After a long pause, there are two new Calamares releases. Calamares is a Linux System Installer, and I was the maintainer for five years before resigning that role. Nobody has stepped up to take the role over, although Anke and Evan contribute regularly helping users and adding bits and pieces. So, I got some prodding to do new releases and did so.

Translation Updates

There is a 3.2.62 release, dating back to april 2023. That was the very last 3.2 series release, and just picked up translations from Transifex. After that, translations were switched to the 3.3 branch. Since there are no real 3.3 releases yet, there is little testing of the translation workflow yet.

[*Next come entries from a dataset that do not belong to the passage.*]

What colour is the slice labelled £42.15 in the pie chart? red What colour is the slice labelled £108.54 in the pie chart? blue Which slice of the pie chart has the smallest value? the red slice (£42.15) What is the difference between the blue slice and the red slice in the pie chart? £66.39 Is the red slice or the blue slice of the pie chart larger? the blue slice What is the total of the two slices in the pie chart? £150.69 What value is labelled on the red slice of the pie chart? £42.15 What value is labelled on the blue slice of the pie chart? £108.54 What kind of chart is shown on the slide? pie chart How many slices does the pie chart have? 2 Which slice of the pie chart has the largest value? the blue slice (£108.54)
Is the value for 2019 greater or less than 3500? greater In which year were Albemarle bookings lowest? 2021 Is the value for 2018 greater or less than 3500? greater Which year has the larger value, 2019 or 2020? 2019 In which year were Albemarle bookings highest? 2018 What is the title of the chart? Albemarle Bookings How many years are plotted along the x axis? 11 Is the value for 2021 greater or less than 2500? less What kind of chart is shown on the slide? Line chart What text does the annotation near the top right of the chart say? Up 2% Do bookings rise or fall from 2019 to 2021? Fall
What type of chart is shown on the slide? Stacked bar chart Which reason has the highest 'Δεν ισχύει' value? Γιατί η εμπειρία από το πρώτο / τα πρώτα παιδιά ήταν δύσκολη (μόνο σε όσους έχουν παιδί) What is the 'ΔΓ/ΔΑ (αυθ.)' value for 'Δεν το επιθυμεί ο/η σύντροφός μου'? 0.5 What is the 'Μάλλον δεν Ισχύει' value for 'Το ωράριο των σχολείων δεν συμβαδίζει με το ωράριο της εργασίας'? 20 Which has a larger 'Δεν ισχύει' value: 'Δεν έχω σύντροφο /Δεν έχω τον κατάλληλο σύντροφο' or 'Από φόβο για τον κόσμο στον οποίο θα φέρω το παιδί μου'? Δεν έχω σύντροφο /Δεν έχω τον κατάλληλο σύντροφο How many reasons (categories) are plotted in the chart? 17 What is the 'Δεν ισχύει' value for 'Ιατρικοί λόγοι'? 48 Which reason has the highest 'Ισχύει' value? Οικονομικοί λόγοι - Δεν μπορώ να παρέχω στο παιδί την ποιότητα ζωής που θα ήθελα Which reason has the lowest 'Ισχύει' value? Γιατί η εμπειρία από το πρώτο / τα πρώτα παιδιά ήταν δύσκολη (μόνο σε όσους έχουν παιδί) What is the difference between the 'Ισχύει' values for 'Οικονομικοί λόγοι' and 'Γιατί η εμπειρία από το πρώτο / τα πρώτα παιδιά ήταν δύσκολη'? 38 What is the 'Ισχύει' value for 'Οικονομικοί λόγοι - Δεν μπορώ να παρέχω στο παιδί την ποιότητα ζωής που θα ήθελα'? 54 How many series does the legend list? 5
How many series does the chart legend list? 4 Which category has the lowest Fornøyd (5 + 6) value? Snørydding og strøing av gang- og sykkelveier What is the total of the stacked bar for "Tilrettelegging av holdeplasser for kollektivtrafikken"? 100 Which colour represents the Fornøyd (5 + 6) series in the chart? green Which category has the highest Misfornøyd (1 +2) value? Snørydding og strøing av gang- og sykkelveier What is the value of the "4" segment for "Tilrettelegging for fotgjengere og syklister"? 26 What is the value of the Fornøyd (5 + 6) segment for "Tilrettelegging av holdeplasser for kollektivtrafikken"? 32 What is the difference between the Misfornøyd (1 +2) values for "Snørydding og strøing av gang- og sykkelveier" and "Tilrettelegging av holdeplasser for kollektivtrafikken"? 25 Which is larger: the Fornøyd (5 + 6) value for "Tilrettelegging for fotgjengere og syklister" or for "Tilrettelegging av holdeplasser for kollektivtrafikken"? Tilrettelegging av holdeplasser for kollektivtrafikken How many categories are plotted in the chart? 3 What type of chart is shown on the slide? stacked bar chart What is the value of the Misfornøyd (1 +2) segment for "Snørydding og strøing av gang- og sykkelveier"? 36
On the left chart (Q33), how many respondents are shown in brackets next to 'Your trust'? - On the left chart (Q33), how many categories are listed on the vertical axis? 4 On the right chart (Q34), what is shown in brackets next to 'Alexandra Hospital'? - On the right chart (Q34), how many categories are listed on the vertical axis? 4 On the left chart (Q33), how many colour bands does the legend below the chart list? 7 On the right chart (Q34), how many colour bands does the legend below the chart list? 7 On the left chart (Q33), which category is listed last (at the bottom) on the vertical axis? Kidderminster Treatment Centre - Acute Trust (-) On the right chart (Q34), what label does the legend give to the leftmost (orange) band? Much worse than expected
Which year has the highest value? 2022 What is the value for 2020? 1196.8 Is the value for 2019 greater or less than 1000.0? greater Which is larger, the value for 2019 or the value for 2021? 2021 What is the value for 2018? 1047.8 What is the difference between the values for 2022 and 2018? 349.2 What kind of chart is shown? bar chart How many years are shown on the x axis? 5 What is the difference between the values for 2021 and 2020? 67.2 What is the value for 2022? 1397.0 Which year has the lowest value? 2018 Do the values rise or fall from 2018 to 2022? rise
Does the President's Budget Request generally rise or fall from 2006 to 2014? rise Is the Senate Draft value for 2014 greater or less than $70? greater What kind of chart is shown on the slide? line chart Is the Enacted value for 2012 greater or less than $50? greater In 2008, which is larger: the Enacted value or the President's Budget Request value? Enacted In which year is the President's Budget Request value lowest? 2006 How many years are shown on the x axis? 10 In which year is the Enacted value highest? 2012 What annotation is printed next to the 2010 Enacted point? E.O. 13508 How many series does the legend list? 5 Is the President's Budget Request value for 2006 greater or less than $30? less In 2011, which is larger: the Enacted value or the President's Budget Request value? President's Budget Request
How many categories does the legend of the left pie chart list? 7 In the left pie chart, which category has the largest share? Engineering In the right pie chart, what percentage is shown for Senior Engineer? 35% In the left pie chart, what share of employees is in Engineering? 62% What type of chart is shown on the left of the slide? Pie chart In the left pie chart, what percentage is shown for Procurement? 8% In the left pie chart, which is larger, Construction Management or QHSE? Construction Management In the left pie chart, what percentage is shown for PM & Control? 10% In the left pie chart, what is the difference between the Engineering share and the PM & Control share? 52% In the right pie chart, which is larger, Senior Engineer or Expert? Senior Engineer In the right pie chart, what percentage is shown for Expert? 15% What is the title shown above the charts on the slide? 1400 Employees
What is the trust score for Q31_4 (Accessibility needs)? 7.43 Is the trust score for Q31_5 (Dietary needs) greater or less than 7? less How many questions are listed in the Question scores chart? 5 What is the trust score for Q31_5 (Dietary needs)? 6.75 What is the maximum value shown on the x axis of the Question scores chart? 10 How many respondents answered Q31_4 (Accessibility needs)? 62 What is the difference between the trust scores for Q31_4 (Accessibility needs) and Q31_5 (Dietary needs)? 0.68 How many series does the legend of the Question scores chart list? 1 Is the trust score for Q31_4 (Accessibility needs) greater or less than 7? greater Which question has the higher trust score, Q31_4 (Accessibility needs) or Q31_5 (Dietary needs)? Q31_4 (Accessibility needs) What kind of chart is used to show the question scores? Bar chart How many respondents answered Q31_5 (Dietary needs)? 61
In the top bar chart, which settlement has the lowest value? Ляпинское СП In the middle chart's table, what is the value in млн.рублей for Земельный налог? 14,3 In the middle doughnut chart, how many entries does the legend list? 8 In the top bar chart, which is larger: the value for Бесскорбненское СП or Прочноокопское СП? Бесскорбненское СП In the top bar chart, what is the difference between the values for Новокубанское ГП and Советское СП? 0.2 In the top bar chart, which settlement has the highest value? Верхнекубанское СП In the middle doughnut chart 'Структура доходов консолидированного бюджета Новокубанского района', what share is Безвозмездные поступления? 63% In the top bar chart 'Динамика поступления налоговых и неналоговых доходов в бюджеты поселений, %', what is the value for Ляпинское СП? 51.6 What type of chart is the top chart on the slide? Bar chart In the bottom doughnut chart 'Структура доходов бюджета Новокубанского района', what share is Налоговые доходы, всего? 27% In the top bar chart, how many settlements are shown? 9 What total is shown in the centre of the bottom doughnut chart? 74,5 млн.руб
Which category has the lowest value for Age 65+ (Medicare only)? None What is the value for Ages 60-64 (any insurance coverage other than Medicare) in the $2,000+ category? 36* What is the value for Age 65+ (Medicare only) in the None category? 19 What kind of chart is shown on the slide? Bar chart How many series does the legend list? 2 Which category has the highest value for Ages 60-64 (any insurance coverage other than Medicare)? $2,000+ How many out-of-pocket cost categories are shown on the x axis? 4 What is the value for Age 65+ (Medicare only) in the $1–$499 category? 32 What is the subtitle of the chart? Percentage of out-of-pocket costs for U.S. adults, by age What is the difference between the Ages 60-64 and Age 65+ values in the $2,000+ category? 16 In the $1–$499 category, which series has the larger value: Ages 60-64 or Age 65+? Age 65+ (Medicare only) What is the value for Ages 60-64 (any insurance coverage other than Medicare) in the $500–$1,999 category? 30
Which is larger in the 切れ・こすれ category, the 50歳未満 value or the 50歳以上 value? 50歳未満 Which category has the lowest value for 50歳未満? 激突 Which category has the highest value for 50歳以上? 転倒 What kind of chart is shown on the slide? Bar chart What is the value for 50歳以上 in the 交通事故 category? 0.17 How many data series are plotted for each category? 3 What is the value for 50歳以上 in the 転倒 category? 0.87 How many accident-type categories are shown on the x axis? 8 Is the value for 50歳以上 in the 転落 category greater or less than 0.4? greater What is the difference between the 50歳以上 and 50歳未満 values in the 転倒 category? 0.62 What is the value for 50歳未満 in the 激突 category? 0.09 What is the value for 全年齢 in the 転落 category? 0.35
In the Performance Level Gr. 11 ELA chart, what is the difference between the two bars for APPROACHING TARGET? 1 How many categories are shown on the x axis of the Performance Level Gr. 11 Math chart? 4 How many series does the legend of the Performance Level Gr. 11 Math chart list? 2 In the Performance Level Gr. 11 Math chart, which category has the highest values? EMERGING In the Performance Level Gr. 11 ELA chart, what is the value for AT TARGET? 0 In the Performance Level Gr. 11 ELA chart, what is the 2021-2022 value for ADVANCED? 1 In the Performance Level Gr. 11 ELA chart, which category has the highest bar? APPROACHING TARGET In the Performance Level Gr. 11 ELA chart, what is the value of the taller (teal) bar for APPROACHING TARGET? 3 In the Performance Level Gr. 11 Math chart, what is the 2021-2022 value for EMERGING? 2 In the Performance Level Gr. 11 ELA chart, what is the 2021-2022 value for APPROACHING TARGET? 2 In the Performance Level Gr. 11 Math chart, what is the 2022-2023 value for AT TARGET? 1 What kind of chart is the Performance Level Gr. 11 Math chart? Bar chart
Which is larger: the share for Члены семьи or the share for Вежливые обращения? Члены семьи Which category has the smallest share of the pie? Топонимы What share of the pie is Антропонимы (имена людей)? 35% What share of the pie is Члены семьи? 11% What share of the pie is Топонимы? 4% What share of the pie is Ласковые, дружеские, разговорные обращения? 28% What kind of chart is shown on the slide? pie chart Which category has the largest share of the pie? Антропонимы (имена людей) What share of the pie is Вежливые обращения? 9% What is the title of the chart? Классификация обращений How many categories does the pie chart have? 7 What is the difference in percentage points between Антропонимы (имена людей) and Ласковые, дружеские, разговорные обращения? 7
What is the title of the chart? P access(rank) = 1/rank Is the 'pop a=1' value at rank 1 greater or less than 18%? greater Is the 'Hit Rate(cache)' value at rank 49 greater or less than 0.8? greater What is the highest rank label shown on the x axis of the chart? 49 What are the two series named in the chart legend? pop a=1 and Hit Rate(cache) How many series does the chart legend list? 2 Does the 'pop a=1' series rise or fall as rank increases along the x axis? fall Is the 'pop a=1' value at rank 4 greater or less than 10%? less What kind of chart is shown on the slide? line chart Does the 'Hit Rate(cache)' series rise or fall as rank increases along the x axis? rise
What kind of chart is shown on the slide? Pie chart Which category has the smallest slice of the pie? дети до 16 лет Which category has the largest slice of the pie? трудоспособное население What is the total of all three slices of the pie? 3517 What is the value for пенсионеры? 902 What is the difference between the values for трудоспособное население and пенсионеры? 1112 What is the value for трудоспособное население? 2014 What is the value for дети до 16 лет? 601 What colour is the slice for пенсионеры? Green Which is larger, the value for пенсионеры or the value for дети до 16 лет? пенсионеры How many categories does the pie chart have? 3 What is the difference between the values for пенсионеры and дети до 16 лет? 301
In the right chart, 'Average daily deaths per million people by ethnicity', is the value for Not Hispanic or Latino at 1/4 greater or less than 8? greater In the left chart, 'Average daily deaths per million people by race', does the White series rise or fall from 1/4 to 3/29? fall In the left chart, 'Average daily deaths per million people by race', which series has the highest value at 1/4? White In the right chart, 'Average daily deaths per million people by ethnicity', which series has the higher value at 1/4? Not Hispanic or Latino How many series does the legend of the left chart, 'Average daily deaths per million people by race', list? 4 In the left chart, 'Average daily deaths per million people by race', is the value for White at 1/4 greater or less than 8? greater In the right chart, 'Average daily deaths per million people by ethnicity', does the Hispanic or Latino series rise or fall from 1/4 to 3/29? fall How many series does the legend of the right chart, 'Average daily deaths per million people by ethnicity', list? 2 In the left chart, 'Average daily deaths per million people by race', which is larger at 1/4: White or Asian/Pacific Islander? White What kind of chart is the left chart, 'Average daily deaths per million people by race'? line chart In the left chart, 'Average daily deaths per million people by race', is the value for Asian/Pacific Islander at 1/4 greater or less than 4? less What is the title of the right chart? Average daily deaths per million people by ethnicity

Partway through the year Transifex dropped their older Python-based API client, so I needed to scramble (briefly) to get the new go-based one working. So now I’m packager on FreeBSD of a go program, huzzah. From a Calamares-development perspective not much has changed: translations always had automated updates through the txpull and txpush scripts.

Upcoming translations will apply only to the 3.3 series.

Extensions Updates

Sometimes forgotten, there is a calamares-extensions repo, which gets sort-of-regular updates from the PostmarketOS community because of the mobile module for configuring mobile phones with Linux.

There’s a 1.3.2 release, but upcoming 1.4 releases will require the Calamares 3.3 series as “host” of the extensions.

Calamares 3.3 (not yet)

I just released 3.3-alpha3. The next release will be 3.3.0, for reals. It has been a year since the last release from the calamares branch, and that’s just way too long. Release automation is there, so what I needed to do is do the same pre-release housekeeping as always, run the RELEASE.sh script, and enter my GPG passphrase.

Frankly, the GPG part was the hard part, because keys had expired in the meantime. I need to update my site and the Calamares site with updated GPG key fingerprints so that the releases can be properly verified.

There is a TODO list of sorts in the release announcement. Those are the things I feel like doing – more infrastructural, and not so much features for Linux distro’s. I guess if I don’t have to, I don’t install that many Linuxes in a day.

The takeaway is that there is still movement in the project, and releases are coming.